### Objective
Copy out only the span from the line with "Referencing this scene, at" to the end of the data, both ends kept, word for word.
------
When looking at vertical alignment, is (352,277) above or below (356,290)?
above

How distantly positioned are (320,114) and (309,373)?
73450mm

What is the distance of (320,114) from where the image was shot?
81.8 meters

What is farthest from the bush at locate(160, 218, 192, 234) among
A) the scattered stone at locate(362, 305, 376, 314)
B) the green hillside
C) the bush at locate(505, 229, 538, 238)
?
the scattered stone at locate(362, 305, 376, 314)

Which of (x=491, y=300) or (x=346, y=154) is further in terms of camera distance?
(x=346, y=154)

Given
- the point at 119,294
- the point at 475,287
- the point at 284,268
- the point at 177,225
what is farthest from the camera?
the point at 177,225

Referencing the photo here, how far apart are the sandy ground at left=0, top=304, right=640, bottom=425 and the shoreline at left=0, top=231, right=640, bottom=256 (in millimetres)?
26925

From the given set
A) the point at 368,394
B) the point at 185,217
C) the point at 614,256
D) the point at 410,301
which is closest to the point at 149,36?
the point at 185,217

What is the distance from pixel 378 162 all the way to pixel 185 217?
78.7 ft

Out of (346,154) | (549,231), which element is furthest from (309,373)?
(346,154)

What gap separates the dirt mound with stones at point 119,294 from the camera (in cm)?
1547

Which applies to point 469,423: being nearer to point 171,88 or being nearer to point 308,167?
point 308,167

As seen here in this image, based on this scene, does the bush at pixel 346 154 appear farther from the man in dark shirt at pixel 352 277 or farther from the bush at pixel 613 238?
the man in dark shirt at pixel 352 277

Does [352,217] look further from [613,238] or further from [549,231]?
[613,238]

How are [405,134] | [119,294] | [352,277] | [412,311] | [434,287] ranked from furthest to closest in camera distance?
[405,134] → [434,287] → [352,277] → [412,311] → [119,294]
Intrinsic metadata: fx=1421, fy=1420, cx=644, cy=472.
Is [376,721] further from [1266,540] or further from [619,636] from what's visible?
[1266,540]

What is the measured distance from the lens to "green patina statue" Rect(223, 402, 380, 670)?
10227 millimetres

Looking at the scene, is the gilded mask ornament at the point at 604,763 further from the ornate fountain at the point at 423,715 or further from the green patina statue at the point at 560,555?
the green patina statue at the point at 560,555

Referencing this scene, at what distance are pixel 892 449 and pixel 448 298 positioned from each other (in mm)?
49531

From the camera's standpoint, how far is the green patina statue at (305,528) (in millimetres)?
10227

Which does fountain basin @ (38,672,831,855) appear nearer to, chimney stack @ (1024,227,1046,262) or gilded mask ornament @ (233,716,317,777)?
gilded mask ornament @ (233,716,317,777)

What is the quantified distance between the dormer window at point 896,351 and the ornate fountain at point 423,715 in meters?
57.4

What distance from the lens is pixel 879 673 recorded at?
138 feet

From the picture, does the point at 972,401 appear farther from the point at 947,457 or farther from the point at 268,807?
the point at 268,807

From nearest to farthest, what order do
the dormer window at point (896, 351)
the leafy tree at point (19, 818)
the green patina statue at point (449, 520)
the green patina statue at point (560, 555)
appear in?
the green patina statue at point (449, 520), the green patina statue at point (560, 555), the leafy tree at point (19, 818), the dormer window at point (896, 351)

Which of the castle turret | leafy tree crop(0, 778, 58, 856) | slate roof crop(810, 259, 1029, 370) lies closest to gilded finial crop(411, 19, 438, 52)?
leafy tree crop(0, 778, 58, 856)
------
### Full answer
Referencing this scene, at what distance are pixel 892 449 and pixel 448 298 positioned from each other (in mm)?
49531

From the camera's standpoint, how far is the green patina statue at (305,528) (in millimetres)?
10227

Which does fountain basin @ (38,672,831,855) appear nearer to, chimney stack @ (1024,227,1046,262) or gilded mask ornament @ (233,716,317,777)?
gilded mask ornament @ (233,716,317,777)

What is the quantified distance between the dormer window at point 896,351 and the ornate fountain at point 423,715 in meters?
57.4

What distance from the lens is pixel 879 673 recorded at?
138 feet

From the picture, does the point at 972,401 appear farther from the point at 947,457 or farther from the point at 268,807?
the point at 268,807

From nearest to farthest, what order do
the dormer window at point (896, 351)
the leafy tree at point (19, 818)
the green patina statue at point (449, 520)
the green patina statue at point (560, 555)
appear in?
the green patina statue at point (449, 520), the green patina statue at point (560, 555), the leafy tree at point (19, 818), the dormer window at point (896, 351)

Which of the castle turret | leafy tree crop(0, 778, 58, 856) | slate roof crop(810, 259, 1029, 370) lies closest to gilded finial crop(411, 19, 438, 52)?
leafy tree crop(0, 778, 58, 856)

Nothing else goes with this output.